Where you focus is where you will go.

It’s in every one of us.

Read what C.S. Lewis writes.

It may be possible for each to think too much of his own potential glory hereafter; it is hardly possible for him to think too often or too deeply about that of his neighbor.

The load, or weight, or burden of my neighbor’s glory should be laid daily on my back, a load so heavy that only humility can carry it, and the backs of the proud will be broken. …

It is in light of these overwhelming possibilities, it is with the awe and the circumspection proper to them, that we should conduct all our dealings with one another, all friendships, all loves, all play, all politics.

There are no ordinary people.

You have never talked to a mere mortal.

Nations, cultures, arts, civilizations – these are mortal, and their life is to ours as the life of a gnat.

But it is immortals whom we joke with, work with, marry, snub and exploit. … Next to the Blessed Sacrament itself, your neighbor is the holiest object presented to your senses. C.S. Lewis, The Weight of Glory

Holiest object?

What would change in you if you were to see your neighbor as a holy object? Someone of God’s divine creative expression.

And then looking into the mirror and seeing yourself as a holy object. Someone who has infinite God beauty and presence radiating out of your being.

Impossible, you may well say. Nothing of God’s delight is to be seen here, yet there is. Under all of what we think we are, there is something bursting with life.

It’s all contained within some lines.

Invisible lines. Some people have strong lines like concrete walls that shout, ‘Stay away. You’re never going to see the real me.’

Others have tissue thin lines that seem not to be there at all, and people ignore them. Abusers walk through as if there is nothing there at all.

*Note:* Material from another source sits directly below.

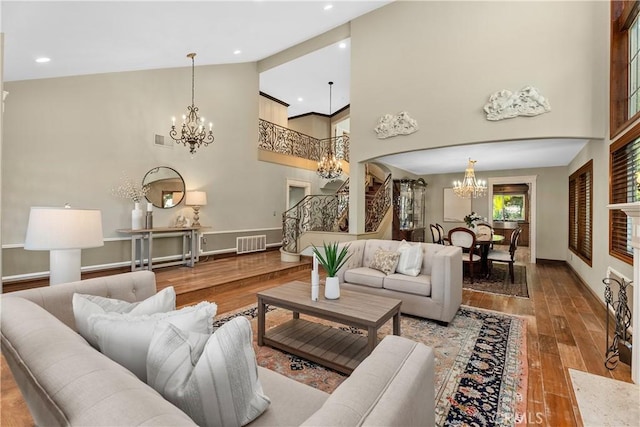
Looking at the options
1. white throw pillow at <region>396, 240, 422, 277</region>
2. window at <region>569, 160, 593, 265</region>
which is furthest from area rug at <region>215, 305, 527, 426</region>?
window at <region>569, 160, 593, 265</region>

Lines are needed, and they are always built from the inside out.

Quotes to consider

  • There are no little people in God’s sight, so there are no little places. To be wholly committed to God in the place where God wants him [or her]—this is the creature glorified … This is the way of the Christian: he [or she] should choose the lesser place until God extrudes him [or her] into a position of more responsibility and authority. Francis Schaeffer No Little People
  • Internalized or toxic shame lethally disgraces us to the point where we have no limits or boundaries. John Bradshaw
  • Can my world ever be rebuilt? Do I have any value? Can I be useful again? Is there life after failure? My answer is yes. That is what grace is all about. A marvelous, forgiving, healing grace says that all things can be new. Gordon MacDonald
  • Tell Moses, Zechariah and Elizabeth, and St. Paul that the broken-world experience is an addendum, an add-on, to life. Tell them that pressure, failure, and embarrassment are not part of the course of human development and maturation. They simply won’t agree. They will say that sorrow, pain, and stress are the “graduate school” of godly character and capacity if people are willing to enroll. The problem, they may suggest, is that this school has too many no-shows and dropouts. Gordon MacDonald
  • In pain, failure, and brokenness, God does His finest work in the lives of people. Gordon MacDonald
  • If the church has a future it is a future with the poor in whatever form.—Henri Nouwen.
  • Brokenness is a condition, one that is always there, inside, beneath the surface, carefully hidden for as long as we can keep a facade in place. We live in brokenness. We just don’t always see it, either in ourselves or in others. Larry Crabb
  • A central task of community is to create a place that is safe enough for the walls to be torn down, safe enough for each of us to own and reveal our brokenness. Larry Crabb

Questions to answer

  1. Where have lines been crossed in your life?
  2. Where have you crossed others’ lines?
  3. How did you respond to the idea that your neighbor and even yourself as being a ‘Holy object’?